» Exercise brief
Exact reproduction of the data is required, with images excluded.

» Spatial reasoning records
%%

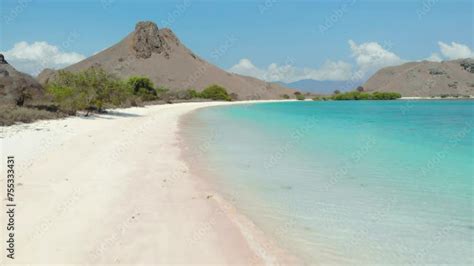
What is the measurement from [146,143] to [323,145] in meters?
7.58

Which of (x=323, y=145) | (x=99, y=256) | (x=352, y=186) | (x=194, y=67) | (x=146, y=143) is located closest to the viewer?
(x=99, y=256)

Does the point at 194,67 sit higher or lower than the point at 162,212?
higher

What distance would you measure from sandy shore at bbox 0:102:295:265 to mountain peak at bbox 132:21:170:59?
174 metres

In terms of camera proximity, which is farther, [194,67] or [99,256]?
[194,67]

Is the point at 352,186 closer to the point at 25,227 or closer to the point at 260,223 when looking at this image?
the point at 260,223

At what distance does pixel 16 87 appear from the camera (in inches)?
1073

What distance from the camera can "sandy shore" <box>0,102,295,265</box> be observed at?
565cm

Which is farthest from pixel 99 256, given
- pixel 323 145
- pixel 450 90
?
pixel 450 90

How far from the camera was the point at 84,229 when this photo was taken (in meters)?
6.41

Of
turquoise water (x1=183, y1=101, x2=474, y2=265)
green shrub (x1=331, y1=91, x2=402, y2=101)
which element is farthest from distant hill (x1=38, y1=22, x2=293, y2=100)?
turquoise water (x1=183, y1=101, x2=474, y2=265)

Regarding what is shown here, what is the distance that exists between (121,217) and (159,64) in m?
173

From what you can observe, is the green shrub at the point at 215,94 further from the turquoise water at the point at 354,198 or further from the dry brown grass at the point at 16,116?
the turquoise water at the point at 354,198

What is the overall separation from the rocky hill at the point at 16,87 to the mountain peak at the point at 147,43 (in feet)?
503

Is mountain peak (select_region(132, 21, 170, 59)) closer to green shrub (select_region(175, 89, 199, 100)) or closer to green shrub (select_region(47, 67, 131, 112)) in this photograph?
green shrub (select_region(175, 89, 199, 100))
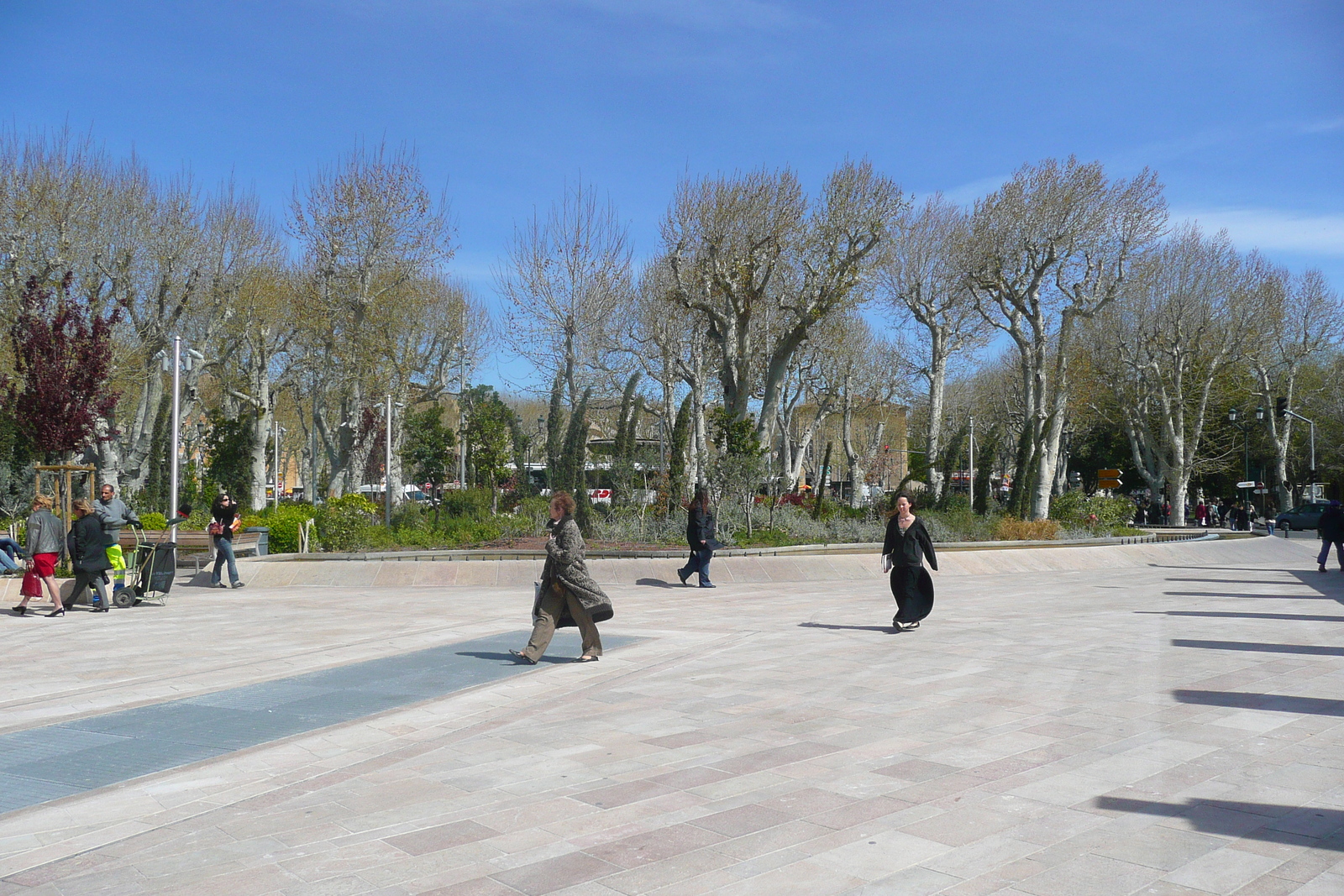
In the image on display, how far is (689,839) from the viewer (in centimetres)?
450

%%

» Answer for the task
What is the measurement from [146,143] to [323,145] in meters?
7.58

Which of (x=323, y=145) | (x=99, y=256) | (x=352, y=186) | (x=194, y=67) | (x=146, y=143) is located closest to the viewer?
(x=99, y=256)

Does the point at 194,67 sit higher or lower than the point at 162,212?
higher

What distance would you measure from sandy shore at bbox 0:102:295:265 to mountain peak at bbox 132:21:170:59?
174 metres

In terms of camera proximity, which is farther, [194,67] or [99,256]?
[194,67]

Is the point at 352,186 closer to the point at 25,227 or closer to the point at 260,223 when looking at this image?
the point at 260,223

At what distance does pixel 16 87 appear from the camera (in inches)?
1073

What distance from the camera can "sandy shore" <box>0,102,295,265</box> be observed at?
565cm

Which is farthest from pixel 99 256, given
- pixel 323 145
- pixel 450 90
?
pixel 450 90

How far from the camera was the point at 84,229 when this photo was taken (in meters)?
6.41

Of
turquoise water (x1=183, y1=101, x2=474, y2=265)
green shrub (x1=331, y1=91, x2=402, y2=101)
which element is farthest from distant hill (x1=38, y1=22, x2=293, y2=100)?
turquoise water (x1=183, y1=101, x2=474, y2=265)

Regarding what is shown here, what is the distance that exists between (121,217) and (159,64) in m?
173

From what you can observe, is the green shrub at the point at 215,94 further from the turquoise water at the point at 354,198 or further from the dry brown grass at the point at 16,116?
the turquoise water at the point at 354,198

What is the overall separation from the rocky hill at the point at 16,87 to the mountain peak at the point at 147,43 (in feet)?
503

Is mountain peak (select_region(132, 21, 170, 59)) closer to green shrub (select_region(175, 89, 199, 100)) or closer to green shrub (select_region(47, 67, 131, 112)) in this photograph?
green shrub (select_region(175, 89, 199, 100))
In the image on display, how far is (689,839) from the viewer (in centimetres)?
450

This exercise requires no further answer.